▶ _PROVIDED PASSAGE_
Court found a contract (conditional contract), that the schools admission criteria, etc. printed on the school’s bulletin was not an invitation but an offer to agree to review admission materials and make decision of admittance based on school’s stated criteria. When a student sent in the application fee, that was an acceptance of the offer to review for admission and a contract for admission review was formed. Admission review is NOT the same thing as admission to the school. A separate contract for school admission would have to be formed. The school violated the terms of the admission review by accepting students, not on the posted criteria, but on the basis of other information – donations to school, etc.
Classification of Contracts
Express - parties state terms orally or in writing Implied - terms formed by conduct of parties or course of dealing or custom & usage in the trade
Richardson v. J. C. Flood Company (1963) Plaintiff was hired to unclog sewer line. In the process, discovered that water line was defective and replaced it according to city ordinances. Although defendant supervised and watched process, defendant refused to pay for charges beyond sewer line. Court found implied contract by action of parties - watching additional work without objection implied consent.

▶ _GIVEN EXERCISE_
Reproduce verbatim the stretch of the contract law notes above from "Court found a" through "to school, etc.".

▶ _SOURCE DATA_
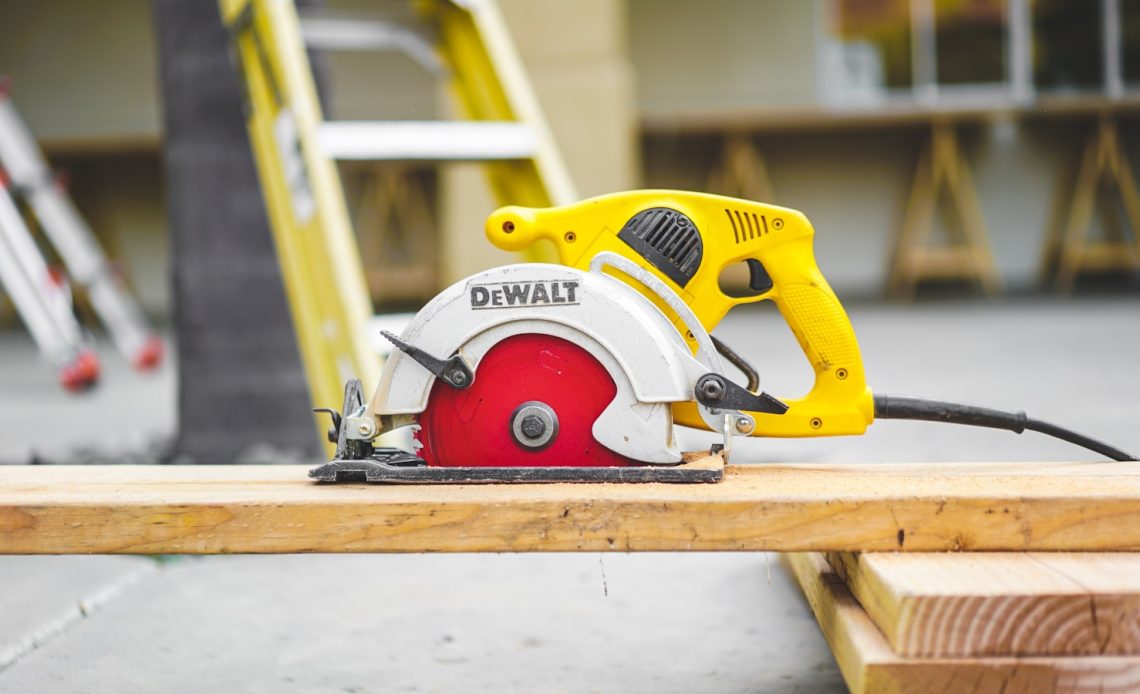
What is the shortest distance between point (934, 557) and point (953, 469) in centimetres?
28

▶ _ANSWER_
Court found a contract (conditional contract), that the schools admission criteria, etc. printed on the school’s bulletin was not an invitation but an offer to agree to review admission materials and make decision of admittance based on school’s stated criteria. When a student sent in the application fee, that was an acceptance of the offer to review for admission and a contract for admission review was formed. Admission review is NOT the same thing as admission to the school. A separate contract for school admission would have to be formed. The school violated the terms of the admission review by accepting students, not on the posted criteria, but on the basis of other information – donations to school, etc.